For one of the main reasons depression is so intensely frustrating is that unless you have experienced it for yourself, it is incredibly difficult to understand it in somebody else. When a close friend of mine was diagnosed with depression at university, it was at a time when we were all struggling with dissertations and final exams and there was a lot of bad feeling. We were all worried, all stressed, all fed up- what was so different about them? Why can’t they get on with it? And it’s only when you have suffered from it yourself that you understand- with depression, you just can’t. You can’t ‘just get on with it.’ There are days when you are against an invisible wall, and all you can do is stare blankly into space. Or cry. Or curl up on the bed. Many days at work it was all I could do not to curl up under the desk in a ball. You are filled with a total, immovable weight, sunk deep into your chest and stomach, dragging your head down to your chest. Small wonder I wasn’t terribly productive in my last weeks at my job. But without having the experience in your own mind, recognising it as something other in somebody else is incredibly hard.

For partners of people with depression, I have the greatest sympathy and empathy. For them, I’d say depression is 99% as frustrating as it is for the sufferer themselves. So much of the time, there is nothing you can do. Someone you love is sat there, tears streaming down their face, telling you they’re desperate and scared and sad and can’t see a way out. They don’t know why they feel like this, and it is the absence of why that is the worst part of all. Some partners sit and stare helplessly, others cry too, others get frustrated and angry and tell you to ‘just cheer up.’ I understand the anger inside out and back to front, but in nearly all cases, getting angry is the most destructive thing you can do. Someone once told me that depression is anger turned inwards on itself. The person suffering is angry too, as angry as their partner is that they cannot defeat this cloying, dragging, desperate illness which is making them both miserable. In my experience, the best thing to do is to hug, and reassure. For me, putting something easy and cheerful on the television and offering to cook dinner are the next good steps. Then, because partners are frustrated and angry too, they should tell someone else what they are going through. Maybe not right away, although if they have a supportive friend at the end of a text that would be helpful, but arrange an outlet for themselves so their anger doesn’t clog them up too.

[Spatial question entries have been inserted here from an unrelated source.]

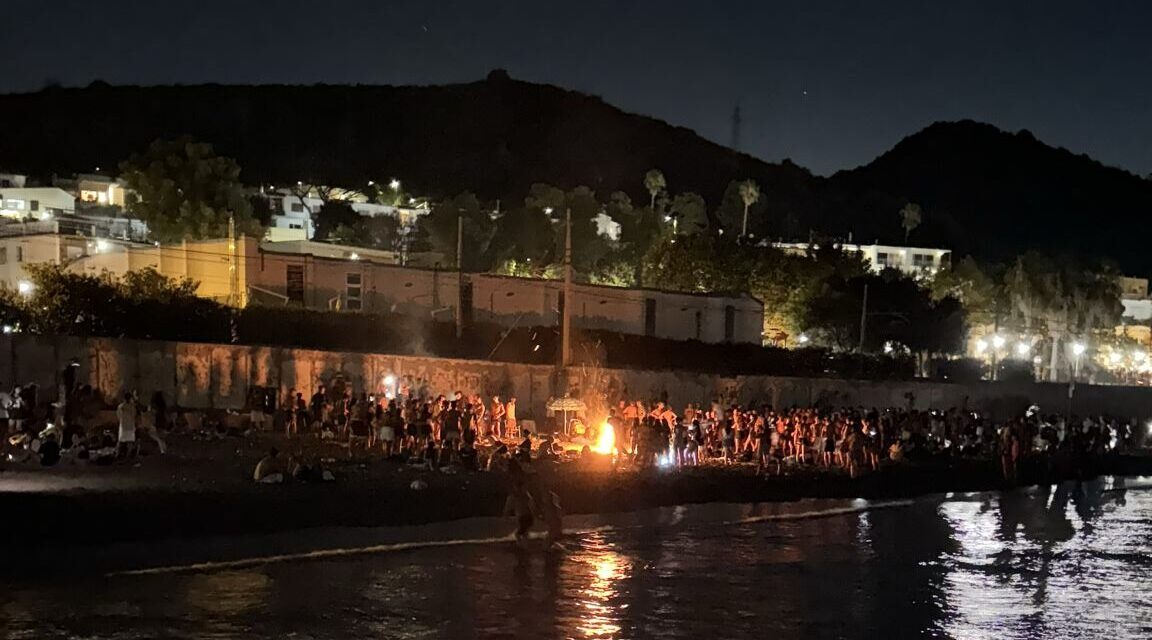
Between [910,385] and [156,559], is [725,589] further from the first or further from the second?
[910,385]

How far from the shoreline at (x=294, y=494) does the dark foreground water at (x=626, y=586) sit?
85 cm

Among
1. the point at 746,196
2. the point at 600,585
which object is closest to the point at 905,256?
the point at 746,196

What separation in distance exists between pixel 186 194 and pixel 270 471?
43479 millimetres

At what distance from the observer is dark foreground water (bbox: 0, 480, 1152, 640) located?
15531mm

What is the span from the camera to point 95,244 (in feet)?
169

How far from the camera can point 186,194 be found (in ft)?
206

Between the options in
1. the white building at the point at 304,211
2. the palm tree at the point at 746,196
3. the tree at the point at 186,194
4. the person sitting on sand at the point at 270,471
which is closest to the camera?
the person sitting on sand at the point at 270,471

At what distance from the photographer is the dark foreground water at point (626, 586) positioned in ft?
51.0

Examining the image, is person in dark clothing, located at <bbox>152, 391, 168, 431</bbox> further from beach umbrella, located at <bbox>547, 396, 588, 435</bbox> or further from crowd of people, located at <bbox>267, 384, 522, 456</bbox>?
beach umbrella, located at <bbox>547, 396, 588, 435</bbox>

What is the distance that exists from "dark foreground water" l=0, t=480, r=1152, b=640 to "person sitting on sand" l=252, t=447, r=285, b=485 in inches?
104

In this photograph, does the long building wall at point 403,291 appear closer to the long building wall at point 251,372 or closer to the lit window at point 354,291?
the lit window at point 354,291

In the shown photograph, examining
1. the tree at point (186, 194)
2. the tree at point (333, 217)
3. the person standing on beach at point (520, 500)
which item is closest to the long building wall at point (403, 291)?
the tree at point (186, 194)

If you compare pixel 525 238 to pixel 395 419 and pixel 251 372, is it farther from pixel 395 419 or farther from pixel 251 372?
pixel 395 419

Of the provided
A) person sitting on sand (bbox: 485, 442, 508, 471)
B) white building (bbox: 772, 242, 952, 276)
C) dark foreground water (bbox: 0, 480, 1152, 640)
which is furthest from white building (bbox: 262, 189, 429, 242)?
dark foreground water (bbox: 0, 480, 1152, 640)
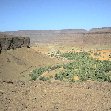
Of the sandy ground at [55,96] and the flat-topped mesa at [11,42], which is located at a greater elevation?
the flat-topped mesa at [11,42]

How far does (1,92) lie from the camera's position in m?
15.4

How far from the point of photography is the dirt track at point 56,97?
12531 mm

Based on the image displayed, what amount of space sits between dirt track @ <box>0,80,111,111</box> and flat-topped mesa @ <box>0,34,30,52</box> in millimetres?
10655

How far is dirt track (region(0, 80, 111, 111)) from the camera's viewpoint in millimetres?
12531

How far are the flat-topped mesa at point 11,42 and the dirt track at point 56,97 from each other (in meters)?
10.7

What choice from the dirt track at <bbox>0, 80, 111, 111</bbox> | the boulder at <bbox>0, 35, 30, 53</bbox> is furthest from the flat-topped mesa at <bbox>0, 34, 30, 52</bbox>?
the dirt track at <bbox>0, 80, 111, 111</bbox>

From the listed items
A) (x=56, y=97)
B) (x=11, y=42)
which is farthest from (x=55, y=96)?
(x=11, y=42)

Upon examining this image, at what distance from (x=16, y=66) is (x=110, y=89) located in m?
12.8

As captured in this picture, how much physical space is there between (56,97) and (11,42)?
1741cm

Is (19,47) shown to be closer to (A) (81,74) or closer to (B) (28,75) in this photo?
(B) (28,75)

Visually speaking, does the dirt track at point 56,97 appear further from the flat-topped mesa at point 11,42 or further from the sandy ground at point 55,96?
the flat-topped mesa at point 11,42

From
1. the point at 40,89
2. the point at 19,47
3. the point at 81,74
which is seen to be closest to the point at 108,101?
the point at 40,89

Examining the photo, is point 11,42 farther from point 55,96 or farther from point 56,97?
point 56,97

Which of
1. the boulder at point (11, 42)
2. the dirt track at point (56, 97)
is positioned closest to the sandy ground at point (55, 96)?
the dirt track at point (56, 97)
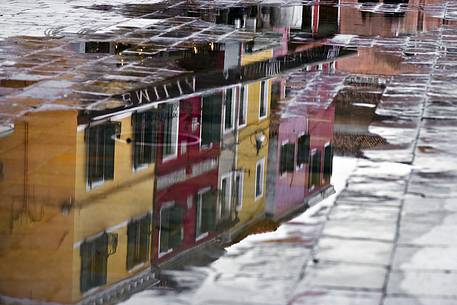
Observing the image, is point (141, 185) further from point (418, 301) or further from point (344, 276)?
point (418, 301)

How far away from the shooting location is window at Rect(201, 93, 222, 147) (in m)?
11.6

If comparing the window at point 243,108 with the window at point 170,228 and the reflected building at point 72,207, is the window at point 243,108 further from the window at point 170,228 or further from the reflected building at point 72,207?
the window at point 170,228

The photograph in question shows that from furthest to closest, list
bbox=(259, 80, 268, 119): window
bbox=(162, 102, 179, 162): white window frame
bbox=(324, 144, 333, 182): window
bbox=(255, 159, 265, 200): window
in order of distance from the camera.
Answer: bbox=(259, 80, 268, 119): window
bbox=(162, 102, 179, 162): white window frame
bbox=(324, 144, 333, 182): window
bbox=(255, 159, 265, 200): window

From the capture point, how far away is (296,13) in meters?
23.8

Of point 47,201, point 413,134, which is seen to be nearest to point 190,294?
point 47,201

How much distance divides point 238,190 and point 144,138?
6.30 feet

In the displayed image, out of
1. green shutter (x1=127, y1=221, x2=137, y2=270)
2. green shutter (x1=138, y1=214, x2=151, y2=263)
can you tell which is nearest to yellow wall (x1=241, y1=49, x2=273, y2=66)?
green shutter (x1=138, y1=214, x2=151, y2=263)

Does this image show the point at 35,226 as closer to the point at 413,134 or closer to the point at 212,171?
the point at 212,171

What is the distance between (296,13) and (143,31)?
4742mm

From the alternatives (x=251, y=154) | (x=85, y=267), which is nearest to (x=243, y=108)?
(x=251, y=154)

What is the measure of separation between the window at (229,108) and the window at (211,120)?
6 centimetres

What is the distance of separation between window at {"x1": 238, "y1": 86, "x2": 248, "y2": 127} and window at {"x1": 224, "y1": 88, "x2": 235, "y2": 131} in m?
0.07

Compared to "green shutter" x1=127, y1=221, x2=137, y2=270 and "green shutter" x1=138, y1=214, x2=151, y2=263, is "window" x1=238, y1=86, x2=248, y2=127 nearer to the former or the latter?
"green shutter" x1=138, y1=214, x2=151, y2=263

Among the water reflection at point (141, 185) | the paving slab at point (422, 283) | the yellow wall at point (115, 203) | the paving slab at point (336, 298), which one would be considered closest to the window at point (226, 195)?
the water reflection at point (141, 185)
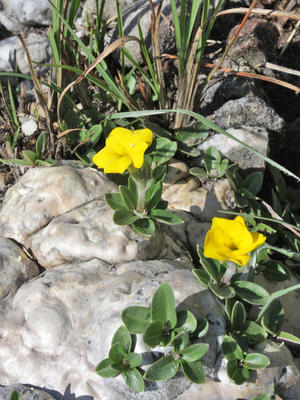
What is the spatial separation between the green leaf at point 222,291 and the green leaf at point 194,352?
0.35 meters

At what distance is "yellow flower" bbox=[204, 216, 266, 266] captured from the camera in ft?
7.89

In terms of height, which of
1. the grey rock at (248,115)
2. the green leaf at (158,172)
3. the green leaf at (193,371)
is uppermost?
the grey rock at (248,115)

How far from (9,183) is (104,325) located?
2101 mm

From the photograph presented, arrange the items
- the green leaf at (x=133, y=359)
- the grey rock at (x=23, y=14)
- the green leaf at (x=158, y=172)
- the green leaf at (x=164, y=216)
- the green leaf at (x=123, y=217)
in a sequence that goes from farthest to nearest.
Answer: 1. the grey rock at (x=23, y=14)
2. the green leaf at (x=158, y=172)
3. the green leaf at (x=164, y=216)
4. the green leaf at (x=123, y=217)
5. the green leaf at (x=133, y=359)

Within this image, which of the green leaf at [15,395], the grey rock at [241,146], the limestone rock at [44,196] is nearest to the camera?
the green leaf at [15,395]

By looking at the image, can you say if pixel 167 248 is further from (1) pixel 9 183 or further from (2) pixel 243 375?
(1) pixel 9 183

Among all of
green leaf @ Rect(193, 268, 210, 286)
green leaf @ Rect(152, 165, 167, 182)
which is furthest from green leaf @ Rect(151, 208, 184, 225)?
green leaf @ Rect(193, 268, 210, 286)

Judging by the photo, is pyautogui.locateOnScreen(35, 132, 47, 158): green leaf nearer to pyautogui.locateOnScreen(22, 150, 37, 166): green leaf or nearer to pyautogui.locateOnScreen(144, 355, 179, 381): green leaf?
pyautogui.locateOnScreen(22, 150, 37, 166): green leaf

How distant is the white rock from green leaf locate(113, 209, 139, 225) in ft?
5.48

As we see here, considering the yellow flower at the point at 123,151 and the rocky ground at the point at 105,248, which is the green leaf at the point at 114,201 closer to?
the rocky ground at the point at 105,248

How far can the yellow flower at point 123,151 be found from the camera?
2.63 meters

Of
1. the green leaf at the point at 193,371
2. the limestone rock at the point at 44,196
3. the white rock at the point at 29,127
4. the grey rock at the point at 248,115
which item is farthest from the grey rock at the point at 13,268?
the grey rock at the point at 248,115

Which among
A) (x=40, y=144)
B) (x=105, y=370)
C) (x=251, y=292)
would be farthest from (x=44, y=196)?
(x=251, y=292)

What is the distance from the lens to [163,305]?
239cm
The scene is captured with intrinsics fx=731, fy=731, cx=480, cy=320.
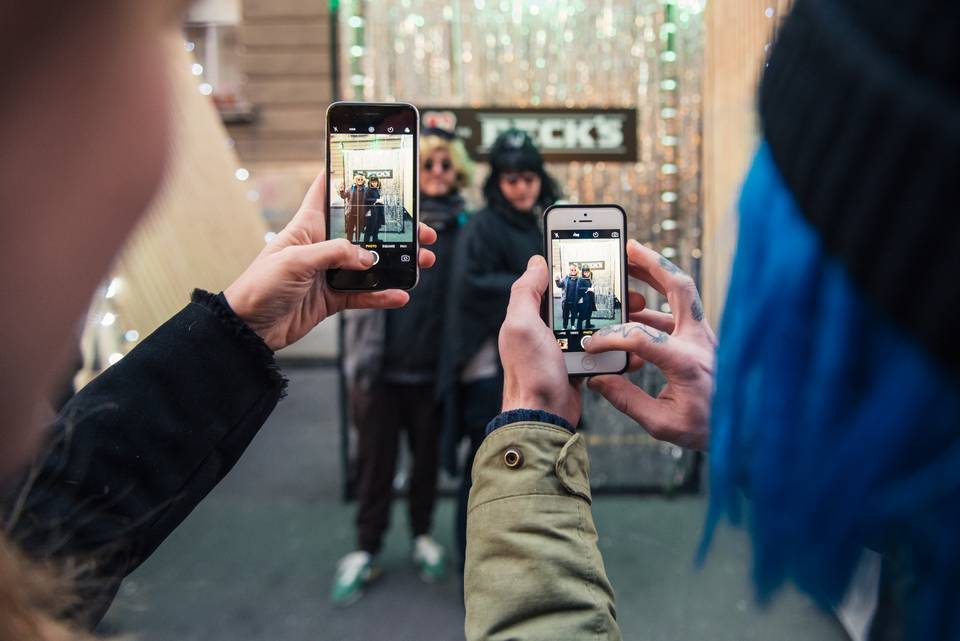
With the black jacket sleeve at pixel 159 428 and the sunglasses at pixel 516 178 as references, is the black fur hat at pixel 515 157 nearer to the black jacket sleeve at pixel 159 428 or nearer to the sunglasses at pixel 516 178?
the sunglasses at pixel 516 178

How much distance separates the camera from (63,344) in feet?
1.35

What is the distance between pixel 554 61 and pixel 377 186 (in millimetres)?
2827

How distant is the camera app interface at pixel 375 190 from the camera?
1.33 meters

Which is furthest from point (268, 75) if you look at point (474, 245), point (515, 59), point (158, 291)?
point (474, 245)

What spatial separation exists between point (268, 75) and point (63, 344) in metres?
7.74

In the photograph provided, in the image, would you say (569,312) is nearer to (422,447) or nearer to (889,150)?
(889,150)

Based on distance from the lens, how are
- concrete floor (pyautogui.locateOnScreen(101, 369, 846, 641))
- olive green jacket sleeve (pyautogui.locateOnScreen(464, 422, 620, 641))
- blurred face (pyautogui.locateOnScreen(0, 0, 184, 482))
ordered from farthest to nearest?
1. concrete floor (pyautogui.locateOnScreen(101, 369, 846, 641))
2. olive green jacket sleeve (pyautogui.locateOnScreen(464, 422, 620, 641))
3. blurred face (pyautogui.locateOnScreen(0, 0, 184, 482))

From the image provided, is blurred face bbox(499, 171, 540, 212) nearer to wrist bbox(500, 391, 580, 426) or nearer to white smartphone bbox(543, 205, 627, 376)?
white smartphone bbox(543, 205, 627, 376)

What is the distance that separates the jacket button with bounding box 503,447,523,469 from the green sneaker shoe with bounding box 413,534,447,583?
8.28ft

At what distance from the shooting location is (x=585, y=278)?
51.3 inches

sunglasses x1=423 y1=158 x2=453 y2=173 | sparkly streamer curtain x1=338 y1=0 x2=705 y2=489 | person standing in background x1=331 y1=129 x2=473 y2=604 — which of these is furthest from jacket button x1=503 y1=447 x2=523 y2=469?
sparkly streamer curtain x1=338 y1=0 x2=705 y2=489

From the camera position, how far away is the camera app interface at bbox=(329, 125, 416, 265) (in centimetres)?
133

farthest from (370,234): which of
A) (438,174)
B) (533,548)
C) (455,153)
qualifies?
(455,153)

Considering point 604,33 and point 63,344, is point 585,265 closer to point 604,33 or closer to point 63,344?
point 63,344
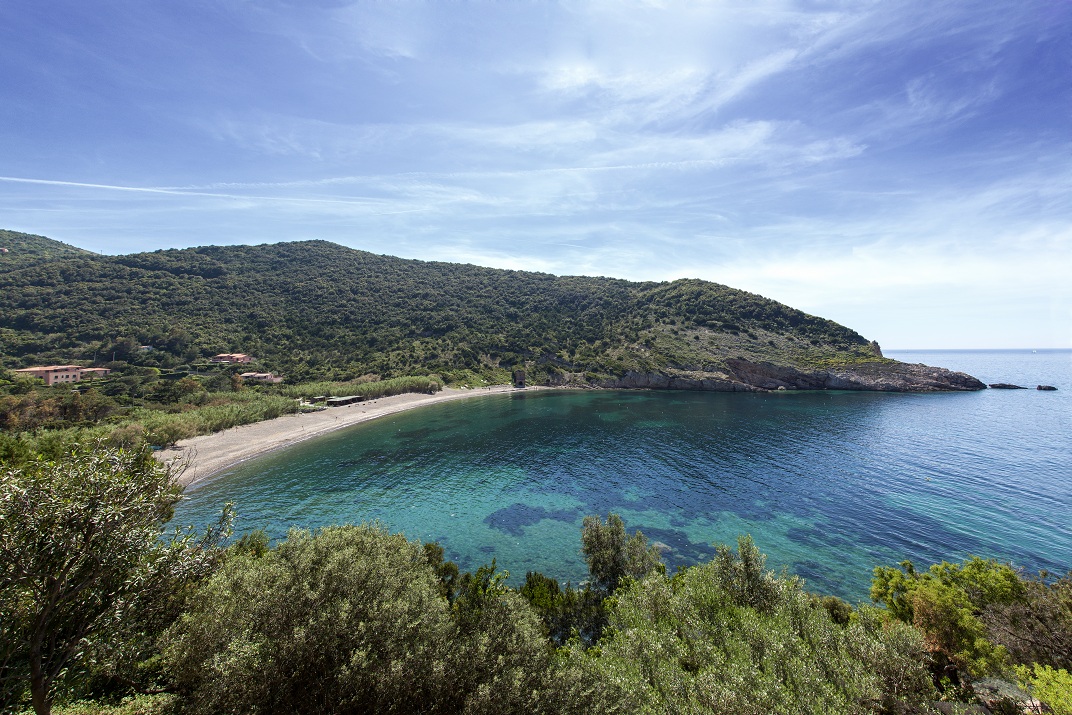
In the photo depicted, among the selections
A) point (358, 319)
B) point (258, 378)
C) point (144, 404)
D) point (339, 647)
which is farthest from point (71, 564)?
point (358, 319)

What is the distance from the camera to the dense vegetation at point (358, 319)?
322 ft

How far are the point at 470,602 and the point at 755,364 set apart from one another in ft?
393

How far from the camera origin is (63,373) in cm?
7281

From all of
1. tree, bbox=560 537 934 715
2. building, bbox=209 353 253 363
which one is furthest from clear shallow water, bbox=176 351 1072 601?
building, bbox=209 353 253 363

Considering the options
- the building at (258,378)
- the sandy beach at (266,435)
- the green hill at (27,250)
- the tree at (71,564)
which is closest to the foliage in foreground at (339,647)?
the tree at (71,564)

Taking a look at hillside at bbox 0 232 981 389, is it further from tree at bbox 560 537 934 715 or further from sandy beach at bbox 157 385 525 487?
tree at bbox 560 537 934 715

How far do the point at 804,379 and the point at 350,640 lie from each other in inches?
5189

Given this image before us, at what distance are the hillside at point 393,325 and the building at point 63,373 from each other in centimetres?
1145

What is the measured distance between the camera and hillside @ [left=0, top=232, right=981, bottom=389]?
99.6 metres

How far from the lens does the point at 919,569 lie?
2675 centimetres

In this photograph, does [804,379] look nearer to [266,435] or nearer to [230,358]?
→ [266,435]

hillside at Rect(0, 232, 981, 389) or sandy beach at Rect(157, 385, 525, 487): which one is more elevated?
hillside at Rect(0, 232, 981, 389)

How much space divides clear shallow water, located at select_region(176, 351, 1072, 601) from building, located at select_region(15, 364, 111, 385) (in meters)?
55.3

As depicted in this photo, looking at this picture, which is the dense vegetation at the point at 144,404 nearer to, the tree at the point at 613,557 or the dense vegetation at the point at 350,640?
the dense vegetation at the point at 350,640
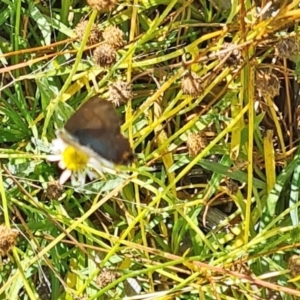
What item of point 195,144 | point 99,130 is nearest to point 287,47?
point 195,144

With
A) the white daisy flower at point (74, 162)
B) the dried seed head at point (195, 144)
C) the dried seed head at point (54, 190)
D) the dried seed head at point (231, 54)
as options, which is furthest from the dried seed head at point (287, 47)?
the dried seed head at point (54, 190)

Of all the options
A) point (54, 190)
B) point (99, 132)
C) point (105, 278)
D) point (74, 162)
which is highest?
point (99, 132)

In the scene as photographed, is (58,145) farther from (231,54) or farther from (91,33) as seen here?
(231,54)

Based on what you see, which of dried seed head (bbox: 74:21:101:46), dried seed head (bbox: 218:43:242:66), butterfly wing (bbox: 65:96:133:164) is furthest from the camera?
dried seed head (bbox: 74:21:101:46)

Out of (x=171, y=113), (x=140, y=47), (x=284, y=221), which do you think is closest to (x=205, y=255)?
(x=284, y=221)

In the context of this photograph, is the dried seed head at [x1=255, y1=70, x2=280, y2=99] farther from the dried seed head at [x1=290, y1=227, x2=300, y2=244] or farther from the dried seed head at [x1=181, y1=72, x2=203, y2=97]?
the dried seed head at [x1=290, y1=227, x2=300, y2=244]

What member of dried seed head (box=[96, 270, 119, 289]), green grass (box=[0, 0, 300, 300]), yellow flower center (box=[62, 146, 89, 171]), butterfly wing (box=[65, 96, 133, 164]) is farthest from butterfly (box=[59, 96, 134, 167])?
dried seed head (box=[96, 270, 119, 289])

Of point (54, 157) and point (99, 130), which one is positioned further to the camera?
point (54, 157)

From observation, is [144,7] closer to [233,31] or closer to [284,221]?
[233,31]
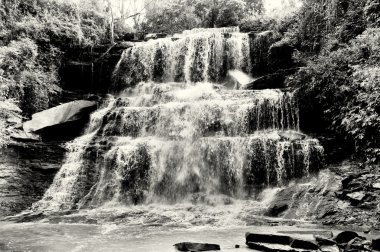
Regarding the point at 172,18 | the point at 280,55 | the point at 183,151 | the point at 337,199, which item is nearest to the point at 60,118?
the point at 183,151

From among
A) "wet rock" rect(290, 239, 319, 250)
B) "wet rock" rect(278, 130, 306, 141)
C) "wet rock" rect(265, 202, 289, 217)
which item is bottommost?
"wet rock" rect(265, 202, 289, 217)

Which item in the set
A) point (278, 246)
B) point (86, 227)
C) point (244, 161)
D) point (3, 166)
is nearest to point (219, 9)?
point (244, 161)

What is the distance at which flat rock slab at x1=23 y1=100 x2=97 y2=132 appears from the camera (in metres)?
16.0

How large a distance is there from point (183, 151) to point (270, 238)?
7.88m

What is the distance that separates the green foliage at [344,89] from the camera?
11203 mm

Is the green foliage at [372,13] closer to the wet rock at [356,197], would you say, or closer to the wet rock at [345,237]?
the wet rock at [356,197]

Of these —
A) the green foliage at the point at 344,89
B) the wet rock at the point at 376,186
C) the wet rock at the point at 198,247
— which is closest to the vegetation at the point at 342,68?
the green foliage at the point at 344,89

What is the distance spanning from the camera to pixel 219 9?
1073 inches

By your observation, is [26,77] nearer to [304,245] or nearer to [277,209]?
[277,209]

The last utterly frustrating thing about depression is that the person who is suffering is the best person to help themselves, even if they find it nigh on impossible to do so. Good support is worth its weight in gold, but ultimately, the person who is suffering has to be the one to get up and go to the doctor. To take the pills. To talk to a counsellor. To face the days when you can’t get up, and find the energy to do it anyway. A friend of mine said to me that just because I have all these negative thoughts, doesn’t mean I have to give in to them. You have to fight the battle for yourself, and keep putting one foot in front of the other on the days when it doesn’t seem possible. Of course, this is desperately frustrating because depression will keep throwing up moments or hours or days when you want to sink like a stone. I am still fighting, and trying to find more and more things to help me through the dark days. Reading children’s pony books can help lift the fog for a while. Getting outside. Talking to the dog. Going for a walk. Any little thing that makes you feel more like yourself, and less like a plaything for a killer disease.